Monday, August 19, 2019

What It Means - Day 154

"Muhammad is not the father of any man among you; rather, he is the Messenger of God and the Seal of the prophets. And God is Knower of all things."
Quran 33:40

This last spring in the travel version of my Dar al-Islam class we read Qasim Rashid's The Wrong Kind of Muslim, which the students found deeply moving. As I've chronicled earlier in this series, Rashid was kind enough to Skype in with us and talk about his experiences as a human rights lawyer, political candidate and the persecution that he faces as an Ahmadiyya Muslim. One of the reasons why the Ahmadiyya face such persecution from mainstream Muslims is the belief that they view their founder as a prophet (it's not quite that simple, and even Nasr when he Skyped with us glossed over it a bit as he walked us through the complexity of the Ahmadiyya belief system). It's a theological problem inside of Islam because Muhammad is commonly viewed as the final prophet, or the "Seal of the prophets." Logically, then, this topic must be a constant theme that runs throughout the Quran, right? Actually, no. The verse above, which is drawn from the 33rd surah, al-Ahzab, here rendered as "The Parties," is the only time it is referenced in the entire Quran.

Every other reference to Muhammad being the final prophet are found in the ahadith, that is, the sayings of the Prophet himself. As Nasr explains in the Study Quran:

"That the Prophet is the Seal of the prophets is understood to mean that he is last Prophet sent to humanity. The Prophet is reported to have said, 'No prophethood shall remain after me, save for true visions', and 'Messengerhood and prophethood have ceased. There will be no messenger or prophet after me.' The most frequently cited hadith pertaining to his place as the Seal of the prophets states, 'My likeness among the prophets before me is that of a man who has built a house, completed it, and beautified it, yet left empty a place for a brick. Then the people come to the house, are amazed by it, and say, "If only you were to place this brick, your house would be complete!" I am this brick.' According to the Prophet, being the Seal of the prophets if one of six qualities that distinguish him from other prophets: 'I have been favored above the prophets in six things: I have been endowed with consummate succinctness of speech; I have been made triumphant through dread; war booty has been made lawful for me; the whole earth has been made a place of worship for me and a means of purification; I have been sent to all created beings; and the succession of prophets has been completed in me.'" (Nasr, pp. 1031-1032)

Coming back around to the Ahmadiyya, there rationale (and I'm dramatically simplifying here) is that they are not arguing that Muhammad was not that Seal of the prophets, rather they are reading the definition of Seal of the prophets differently. Essentially, they are completely agreeing that Muhammad delivered a final version of the faith, but that other prophets might arise in response to specific needs, but that these later prophets would not be changing any the foundational decisions delivered through Muhammad (again, I'm over-simplifying out of necessity, and doubtless both sides would disagree with my shortened take on things; still, I think it serves our purposes here).
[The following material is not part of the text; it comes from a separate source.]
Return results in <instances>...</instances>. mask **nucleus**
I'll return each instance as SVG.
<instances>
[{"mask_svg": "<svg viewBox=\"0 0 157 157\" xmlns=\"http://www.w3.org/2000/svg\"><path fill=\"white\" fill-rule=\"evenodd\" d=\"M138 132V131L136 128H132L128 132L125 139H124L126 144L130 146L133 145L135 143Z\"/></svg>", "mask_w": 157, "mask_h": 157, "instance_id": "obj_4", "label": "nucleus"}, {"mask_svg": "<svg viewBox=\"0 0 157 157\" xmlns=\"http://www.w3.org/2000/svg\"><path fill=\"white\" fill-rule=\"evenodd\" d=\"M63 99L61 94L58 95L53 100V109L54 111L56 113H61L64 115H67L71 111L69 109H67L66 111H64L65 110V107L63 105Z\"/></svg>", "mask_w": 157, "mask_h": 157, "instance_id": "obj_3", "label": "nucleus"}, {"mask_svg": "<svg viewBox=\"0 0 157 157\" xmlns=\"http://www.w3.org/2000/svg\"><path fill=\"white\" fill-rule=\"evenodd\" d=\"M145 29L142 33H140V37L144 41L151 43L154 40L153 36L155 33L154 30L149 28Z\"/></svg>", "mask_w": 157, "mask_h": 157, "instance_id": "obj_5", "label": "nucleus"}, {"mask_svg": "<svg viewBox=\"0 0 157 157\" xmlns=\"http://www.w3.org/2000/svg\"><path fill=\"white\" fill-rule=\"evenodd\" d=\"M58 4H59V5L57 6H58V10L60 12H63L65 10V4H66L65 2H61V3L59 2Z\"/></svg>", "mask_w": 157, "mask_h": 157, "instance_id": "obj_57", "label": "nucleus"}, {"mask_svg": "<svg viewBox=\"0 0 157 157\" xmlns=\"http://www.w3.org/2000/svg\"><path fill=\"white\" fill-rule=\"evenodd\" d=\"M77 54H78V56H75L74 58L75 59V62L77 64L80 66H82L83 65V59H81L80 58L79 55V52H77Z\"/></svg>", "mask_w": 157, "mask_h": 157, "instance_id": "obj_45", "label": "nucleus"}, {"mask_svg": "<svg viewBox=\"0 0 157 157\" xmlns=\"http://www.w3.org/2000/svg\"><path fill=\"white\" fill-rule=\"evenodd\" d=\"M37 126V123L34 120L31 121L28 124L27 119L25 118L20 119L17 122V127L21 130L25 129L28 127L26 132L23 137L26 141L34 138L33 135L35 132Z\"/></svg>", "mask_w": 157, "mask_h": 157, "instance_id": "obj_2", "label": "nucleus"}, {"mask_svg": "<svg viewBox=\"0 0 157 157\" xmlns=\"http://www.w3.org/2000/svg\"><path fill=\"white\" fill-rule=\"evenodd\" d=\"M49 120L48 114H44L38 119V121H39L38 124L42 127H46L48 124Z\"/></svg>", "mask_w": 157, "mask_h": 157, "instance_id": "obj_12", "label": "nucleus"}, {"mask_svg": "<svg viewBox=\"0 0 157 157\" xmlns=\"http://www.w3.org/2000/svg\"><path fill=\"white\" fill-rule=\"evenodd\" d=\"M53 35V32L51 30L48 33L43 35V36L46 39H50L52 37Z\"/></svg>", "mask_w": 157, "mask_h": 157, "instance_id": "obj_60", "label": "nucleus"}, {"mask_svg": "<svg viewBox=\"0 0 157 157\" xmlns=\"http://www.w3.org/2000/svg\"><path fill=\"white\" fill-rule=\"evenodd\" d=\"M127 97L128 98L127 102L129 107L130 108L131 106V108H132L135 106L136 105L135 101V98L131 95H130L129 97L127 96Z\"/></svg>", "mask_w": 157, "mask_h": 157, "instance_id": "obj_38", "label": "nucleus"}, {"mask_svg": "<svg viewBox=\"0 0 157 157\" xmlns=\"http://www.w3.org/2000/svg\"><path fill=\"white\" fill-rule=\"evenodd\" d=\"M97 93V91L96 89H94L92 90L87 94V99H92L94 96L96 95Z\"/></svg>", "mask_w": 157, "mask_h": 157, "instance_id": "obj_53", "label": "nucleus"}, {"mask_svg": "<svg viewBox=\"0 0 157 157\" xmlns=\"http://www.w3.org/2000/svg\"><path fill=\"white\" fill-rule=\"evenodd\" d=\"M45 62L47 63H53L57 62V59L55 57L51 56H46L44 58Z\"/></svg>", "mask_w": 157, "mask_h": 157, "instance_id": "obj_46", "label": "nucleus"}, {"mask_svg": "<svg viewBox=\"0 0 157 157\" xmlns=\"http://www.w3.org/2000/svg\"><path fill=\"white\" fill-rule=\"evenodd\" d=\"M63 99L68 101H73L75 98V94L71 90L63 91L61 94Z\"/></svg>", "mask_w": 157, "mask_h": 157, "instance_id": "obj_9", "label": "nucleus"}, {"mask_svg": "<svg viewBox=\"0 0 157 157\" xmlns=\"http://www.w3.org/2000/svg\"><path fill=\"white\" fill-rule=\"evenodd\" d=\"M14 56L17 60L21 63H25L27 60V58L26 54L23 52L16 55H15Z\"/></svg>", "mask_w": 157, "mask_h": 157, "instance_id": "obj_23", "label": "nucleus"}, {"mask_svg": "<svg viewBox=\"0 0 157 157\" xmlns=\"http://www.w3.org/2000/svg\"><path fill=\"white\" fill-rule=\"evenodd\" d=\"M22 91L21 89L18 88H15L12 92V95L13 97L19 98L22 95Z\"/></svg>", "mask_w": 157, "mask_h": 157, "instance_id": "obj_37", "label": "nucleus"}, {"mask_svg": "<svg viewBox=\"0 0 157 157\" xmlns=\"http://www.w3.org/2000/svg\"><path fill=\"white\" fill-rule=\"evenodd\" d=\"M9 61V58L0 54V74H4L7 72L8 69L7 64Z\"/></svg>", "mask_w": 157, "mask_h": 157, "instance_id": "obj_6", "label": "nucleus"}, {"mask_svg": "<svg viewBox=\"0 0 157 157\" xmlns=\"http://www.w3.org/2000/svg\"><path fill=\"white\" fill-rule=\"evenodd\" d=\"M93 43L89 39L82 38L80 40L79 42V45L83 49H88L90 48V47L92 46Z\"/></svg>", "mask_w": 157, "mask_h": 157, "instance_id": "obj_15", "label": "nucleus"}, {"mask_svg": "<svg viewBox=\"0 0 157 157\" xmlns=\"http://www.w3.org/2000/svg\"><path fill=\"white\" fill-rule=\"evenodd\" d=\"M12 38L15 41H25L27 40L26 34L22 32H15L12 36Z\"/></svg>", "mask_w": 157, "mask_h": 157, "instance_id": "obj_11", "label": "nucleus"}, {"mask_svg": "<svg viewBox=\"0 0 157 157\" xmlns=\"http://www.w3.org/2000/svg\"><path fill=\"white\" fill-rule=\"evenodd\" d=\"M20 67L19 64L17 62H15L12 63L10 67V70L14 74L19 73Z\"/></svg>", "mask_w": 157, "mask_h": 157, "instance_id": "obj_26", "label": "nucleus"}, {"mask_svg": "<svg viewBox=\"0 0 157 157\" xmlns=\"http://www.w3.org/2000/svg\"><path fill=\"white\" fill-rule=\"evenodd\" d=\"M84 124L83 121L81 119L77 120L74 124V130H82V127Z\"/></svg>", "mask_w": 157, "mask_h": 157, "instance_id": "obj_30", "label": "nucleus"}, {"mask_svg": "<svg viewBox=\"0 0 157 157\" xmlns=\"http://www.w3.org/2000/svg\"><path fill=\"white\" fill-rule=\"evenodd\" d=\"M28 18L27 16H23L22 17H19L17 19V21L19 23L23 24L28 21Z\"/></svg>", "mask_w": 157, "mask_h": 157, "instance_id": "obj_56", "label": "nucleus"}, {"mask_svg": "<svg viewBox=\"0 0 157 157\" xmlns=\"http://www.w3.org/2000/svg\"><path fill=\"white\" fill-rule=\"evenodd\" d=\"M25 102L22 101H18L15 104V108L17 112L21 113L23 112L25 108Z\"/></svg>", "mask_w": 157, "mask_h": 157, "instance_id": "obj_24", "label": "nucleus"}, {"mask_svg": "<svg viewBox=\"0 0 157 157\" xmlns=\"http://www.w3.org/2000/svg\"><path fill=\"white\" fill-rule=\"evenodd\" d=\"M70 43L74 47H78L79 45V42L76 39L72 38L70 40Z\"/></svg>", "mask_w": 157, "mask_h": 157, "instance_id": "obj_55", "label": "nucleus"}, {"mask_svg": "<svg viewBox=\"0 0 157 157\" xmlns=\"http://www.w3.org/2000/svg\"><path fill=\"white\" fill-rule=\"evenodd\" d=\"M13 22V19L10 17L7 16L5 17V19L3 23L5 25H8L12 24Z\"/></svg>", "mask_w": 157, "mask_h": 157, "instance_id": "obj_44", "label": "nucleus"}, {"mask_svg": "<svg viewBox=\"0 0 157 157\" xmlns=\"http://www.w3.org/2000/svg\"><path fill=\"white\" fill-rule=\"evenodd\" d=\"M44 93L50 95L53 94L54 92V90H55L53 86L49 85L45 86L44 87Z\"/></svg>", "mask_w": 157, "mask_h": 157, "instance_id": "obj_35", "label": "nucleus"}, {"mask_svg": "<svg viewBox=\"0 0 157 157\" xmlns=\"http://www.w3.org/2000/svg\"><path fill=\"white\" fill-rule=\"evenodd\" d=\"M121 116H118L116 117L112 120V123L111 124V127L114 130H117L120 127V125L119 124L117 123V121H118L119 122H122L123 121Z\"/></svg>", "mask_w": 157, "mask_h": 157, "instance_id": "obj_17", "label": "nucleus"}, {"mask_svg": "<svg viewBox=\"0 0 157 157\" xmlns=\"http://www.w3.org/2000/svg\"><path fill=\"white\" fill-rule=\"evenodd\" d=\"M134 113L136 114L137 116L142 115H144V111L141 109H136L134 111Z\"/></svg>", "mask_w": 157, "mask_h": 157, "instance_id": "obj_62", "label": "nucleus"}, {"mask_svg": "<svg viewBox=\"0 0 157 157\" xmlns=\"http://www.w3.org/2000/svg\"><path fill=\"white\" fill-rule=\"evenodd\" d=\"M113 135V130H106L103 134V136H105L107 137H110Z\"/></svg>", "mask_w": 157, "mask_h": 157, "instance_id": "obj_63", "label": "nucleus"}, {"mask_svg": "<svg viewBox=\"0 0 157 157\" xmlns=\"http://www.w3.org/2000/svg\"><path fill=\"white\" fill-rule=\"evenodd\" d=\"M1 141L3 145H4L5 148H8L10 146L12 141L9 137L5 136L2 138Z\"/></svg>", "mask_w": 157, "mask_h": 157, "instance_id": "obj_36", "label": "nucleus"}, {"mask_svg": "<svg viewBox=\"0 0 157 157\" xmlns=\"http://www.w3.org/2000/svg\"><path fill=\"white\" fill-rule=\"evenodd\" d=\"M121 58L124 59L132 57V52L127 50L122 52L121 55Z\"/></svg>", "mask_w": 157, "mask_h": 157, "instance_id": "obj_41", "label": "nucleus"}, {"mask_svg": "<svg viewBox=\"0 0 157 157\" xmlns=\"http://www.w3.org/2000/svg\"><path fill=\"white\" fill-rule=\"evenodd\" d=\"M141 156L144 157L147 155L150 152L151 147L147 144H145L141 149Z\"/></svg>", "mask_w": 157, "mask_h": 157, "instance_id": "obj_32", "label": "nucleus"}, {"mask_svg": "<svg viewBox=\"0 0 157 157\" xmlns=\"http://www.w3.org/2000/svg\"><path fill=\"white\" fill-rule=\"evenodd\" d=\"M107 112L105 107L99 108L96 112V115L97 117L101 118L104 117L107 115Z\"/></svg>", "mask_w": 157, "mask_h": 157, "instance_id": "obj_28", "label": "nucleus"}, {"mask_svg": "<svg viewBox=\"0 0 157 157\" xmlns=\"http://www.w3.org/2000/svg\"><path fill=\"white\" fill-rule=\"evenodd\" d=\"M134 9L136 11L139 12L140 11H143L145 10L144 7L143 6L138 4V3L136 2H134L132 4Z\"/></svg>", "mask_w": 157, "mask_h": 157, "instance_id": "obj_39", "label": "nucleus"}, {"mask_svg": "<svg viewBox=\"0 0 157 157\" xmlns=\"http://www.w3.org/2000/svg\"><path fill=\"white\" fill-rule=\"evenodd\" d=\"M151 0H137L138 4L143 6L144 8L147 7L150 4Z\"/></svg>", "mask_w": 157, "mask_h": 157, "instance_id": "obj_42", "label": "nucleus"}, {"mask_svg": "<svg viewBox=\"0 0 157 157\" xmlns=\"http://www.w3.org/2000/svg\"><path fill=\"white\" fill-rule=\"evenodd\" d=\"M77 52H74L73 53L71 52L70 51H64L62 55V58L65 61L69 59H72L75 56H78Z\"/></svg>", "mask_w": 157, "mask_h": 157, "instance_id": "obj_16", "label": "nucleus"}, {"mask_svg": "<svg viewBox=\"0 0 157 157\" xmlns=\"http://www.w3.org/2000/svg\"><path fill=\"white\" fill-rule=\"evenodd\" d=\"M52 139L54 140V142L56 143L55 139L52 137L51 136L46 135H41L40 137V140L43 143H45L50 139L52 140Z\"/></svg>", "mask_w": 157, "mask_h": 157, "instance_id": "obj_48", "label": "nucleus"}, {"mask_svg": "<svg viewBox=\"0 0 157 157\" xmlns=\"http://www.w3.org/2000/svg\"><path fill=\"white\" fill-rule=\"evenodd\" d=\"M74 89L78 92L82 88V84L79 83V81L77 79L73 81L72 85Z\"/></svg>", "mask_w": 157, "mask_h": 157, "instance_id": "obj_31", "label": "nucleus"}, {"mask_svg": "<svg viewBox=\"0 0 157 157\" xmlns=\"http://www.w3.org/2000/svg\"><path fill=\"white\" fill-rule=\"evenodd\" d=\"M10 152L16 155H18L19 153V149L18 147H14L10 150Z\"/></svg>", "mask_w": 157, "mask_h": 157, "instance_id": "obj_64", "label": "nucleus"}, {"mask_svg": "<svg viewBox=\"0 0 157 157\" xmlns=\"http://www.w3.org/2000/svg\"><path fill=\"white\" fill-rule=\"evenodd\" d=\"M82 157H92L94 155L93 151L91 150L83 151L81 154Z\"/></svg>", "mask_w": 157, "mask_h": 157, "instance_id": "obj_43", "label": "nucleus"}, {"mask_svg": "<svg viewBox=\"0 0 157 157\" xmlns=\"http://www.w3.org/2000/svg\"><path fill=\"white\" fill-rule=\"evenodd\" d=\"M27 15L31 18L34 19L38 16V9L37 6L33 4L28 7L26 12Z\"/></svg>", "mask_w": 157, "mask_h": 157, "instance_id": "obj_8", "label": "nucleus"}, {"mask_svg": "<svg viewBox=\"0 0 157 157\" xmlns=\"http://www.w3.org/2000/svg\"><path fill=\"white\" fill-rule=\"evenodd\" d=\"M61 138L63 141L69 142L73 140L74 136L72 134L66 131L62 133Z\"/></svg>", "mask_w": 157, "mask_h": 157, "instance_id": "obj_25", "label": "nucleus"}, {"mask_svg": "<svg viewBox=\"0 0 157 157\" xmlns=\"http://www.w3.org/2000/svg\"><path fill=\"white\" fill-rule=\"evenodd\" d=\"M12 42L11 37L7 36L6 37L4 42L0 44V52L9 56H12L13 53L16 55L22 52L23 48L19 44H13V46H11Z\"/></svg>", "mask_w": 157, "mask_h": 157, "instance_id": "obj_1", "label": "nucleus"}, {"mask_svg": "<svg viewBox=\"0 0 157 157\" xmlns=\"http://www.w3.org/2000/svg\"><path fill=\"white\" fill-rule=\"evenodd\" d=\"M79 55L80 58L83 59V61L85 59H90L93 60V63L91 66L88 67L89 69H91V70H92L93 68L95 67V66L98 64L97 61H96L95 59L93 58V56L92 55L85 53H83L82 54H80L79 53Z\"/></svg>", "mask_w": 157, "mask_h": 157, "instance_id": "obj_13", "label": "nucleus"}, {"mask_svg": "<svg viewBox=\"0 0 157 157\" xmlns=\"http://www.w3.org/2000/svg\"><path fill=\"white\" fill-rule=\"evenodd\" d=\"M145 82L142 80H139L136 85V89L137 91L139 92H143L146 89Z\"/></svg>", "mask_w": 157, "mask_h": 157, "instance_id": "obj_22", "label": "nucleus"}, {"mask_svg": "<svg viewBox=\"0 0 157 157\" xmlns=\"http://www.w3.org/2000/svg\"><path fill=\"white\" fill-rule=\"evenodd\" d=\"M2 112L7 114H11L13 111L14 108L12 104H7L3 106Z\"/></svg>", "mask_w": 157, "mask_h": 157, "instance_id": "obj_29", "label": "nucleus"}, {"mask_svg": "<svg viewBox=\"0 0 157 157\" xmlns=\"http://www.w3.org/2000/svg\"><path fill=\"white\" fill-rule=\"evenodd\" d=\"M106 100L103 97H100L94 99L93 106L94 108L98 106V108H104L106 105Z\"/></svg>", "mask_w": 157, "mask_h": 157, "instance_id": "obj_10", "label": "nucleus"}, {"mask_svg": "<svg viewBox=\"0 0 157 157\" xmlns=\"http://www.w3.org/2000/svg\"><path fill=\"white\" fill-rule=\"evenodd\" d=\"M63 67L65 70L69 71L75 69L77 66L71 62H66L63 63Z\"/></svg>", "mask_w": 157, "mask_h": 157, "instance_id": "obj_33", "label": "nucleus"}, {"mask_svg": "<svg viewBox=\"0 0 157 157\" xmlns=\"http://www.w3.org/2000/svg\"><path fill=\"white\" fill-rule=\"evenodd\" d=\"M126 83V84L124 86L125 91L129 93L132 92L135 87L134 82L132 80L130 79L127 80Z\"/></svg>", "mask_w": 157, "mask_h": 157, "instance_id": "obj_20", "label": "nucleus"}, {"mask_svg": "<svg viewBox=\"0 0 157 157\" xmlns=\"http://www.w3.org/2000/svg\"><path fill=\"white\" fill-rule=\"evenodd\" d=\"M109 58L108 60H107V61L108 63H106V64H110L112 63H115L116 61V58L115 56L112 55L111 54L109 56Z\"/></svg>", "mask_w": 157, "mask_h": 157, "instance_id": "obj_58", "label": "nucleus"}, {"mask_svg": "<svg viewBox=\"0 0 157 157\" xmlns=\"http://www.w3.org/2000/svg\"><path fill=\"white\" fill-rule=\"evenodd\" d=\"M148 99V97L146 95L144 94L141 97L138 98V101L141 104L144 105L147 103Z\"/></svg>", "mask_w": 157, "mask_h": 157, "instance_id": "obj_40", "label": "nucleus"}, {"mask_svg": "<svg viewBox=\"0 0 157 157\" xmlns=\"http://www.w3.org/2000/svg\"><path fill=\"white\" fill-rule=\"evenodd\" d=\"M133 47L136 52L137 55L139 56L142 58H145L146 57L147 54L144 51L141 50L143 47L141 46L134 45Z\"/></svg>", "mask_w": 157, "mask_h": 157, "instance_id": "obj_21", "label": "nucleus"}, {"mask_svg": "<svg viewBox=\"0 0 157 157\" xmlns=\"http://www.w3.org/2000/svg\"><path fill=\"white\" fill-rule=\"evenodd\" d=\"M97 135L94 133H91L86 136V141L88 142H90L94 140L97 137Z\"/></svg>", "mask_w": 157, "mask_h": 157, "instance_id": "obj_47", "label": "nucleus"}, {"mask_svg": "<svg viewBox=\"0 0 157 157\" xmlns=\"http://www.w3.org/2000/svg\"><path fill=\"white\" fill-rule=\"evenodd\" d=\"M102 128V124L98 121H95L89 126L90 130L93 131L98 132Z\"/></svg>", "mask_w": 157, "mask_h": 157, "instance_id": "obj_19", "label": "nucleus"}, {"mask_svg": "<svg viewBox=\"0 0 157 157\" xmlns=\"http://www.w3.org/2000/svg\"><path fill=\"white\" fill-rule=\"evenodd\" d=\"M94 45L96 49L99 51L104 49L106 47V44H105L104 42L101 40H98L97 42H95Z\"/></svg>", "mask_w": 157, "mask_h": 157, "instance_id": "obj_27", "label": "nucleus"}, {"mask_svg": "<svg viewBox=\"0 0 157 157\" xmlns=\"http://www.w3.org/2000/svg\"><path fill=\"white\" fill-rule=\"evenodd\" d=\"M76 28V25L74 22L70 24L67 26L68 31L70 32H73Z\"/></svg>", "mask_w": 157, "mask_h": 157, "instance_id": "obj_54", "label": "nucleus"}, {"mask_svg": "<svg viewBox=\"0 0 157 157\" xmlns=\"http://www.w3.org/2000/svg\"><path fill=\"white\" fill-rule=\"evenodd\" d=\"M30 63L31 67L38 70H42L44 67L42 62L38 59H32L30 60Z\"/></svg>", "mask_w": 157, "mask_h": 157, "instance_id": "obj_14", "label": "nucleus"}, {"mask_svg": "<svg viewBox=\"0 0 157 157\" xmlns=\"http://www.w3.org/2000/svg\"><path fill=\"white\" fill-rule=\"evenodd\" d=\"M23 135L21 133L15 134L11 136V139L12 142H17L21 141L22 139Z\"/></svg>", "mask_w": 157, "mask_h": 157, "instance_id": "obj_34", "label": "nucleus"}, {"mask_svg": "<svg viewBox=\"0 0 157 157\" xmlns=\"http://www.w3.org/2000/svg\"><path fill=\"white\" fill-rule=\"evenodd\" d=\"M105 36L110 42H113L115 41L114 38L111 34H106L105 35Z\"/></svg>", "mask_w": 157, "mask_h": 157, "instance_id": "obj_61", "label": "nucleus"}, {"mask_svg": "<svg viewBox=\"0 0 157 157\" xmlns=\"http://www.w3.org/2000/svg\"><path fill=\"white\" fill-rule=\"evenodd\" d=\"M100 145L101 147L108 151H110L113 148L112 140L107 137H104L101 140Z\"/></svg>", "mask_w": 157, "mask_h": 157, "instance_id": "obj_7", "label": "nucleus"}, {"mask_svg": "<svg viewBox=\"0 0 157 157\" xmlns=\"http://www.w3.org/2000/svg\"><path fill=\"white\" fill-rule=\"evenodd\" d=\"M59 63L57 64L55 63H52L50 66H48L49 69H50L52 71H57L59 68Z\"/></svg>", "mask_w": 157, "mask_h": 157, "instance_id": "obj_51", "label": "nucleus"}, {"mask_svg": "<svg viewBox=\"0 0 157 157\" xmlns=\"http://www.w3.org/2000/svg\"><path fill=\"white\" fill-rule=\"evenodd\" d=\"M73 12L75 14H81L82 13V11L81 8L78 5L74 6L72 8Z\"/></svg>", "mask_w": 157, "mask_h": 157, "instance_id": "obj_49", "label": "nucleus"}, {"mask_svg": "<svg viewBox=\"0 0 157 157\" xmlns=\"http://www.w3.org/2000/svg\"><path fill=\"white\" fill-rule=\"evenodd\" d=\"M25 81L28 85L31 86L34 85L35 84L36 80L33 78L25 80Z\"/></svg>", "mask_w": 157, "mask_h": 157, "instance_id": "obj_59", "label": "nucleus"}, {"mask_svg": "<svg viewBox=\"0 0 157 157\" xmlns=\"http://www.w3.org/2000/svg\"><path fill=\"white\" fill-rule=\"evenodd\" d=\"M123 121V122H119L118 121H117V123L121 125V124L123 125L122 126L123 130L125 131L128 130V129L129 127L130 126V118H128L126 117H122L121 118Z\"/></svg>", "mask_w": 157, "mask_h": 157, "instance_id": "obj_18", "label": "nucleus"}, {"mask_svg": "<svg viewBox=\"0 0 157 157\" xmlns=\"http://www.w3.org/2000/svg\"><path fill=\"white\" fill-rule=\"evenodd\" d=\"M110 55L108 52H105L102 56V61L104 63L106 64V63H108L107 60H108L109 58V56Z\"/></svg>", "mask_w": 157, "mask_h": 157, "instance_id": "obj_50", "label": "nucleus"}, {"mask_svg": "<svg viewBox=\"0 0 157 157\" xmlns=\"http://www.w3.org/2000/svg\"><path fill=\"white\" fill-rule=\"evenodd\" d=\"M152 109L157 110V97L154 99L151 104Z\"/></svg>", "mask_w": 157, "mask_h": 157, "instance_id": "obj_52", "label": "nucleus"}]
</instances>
I could get into a big discussion about the validity and value or the ahadith as compared to the Quran itself, which is potentially a big issue here because the majority of claims that Muhammad was the final prophet are from the ahadith and not from the Quran itself, but let's put that aside for the moment (and I may or may not come back to this touchy subject, not because I'm afraid of angering anybody, but rather that I don't like to talk, at least not too deeply, about subjects that I don't know a lot about). Let me take worst case scenario here (at least worse case scenario from a traditional Islamic view): that Muhammad was not, in fact, the final prophet. Do I, personally, think that this would somehow damage the integrity and importance of the Prophet's message? Of course not. We've talked before about how all religions can be guilty of falling into the tyranny of the most recent. Buddhism grew out of Hinduism, and certainly there had to be some early Buddhists who thought, "Wow, thank goodness we showed up and fixed that mess." Just as Christianity grew out of Judaism, and felt so certain of the superiority of their refined vision that they slapped their holy scripture on the back of the Jewish one and called things complete. I would argue that there's at least a danger that our emphasis on Muhammad as the final prophet could easily become a version of the same sort of chronological tyranny. What matters to me (and, again, this is just me talking) is the extraordinary clarity and beauty of the vision laid out in the Quran and the ahadith, not whether or not there may or may not have been later prophets. We are reminded to complete with others only in excellence, and I think we should turn that lens on ourselves as well.

And finally, this brings us back to the Ahmadiyya again. They are so incredibly and consistently dedicated to serving humanity that they perpetually lap more "mainstream" Muslims, but yet they are persecuted horribly inside of Islam because of their views of their founder. If we're quite willing to persecute and in fact kill members of a sect of our faith - and a sect that routinely does a hell of a lot more for the world than we do - then we have a strange view of what the faith is about.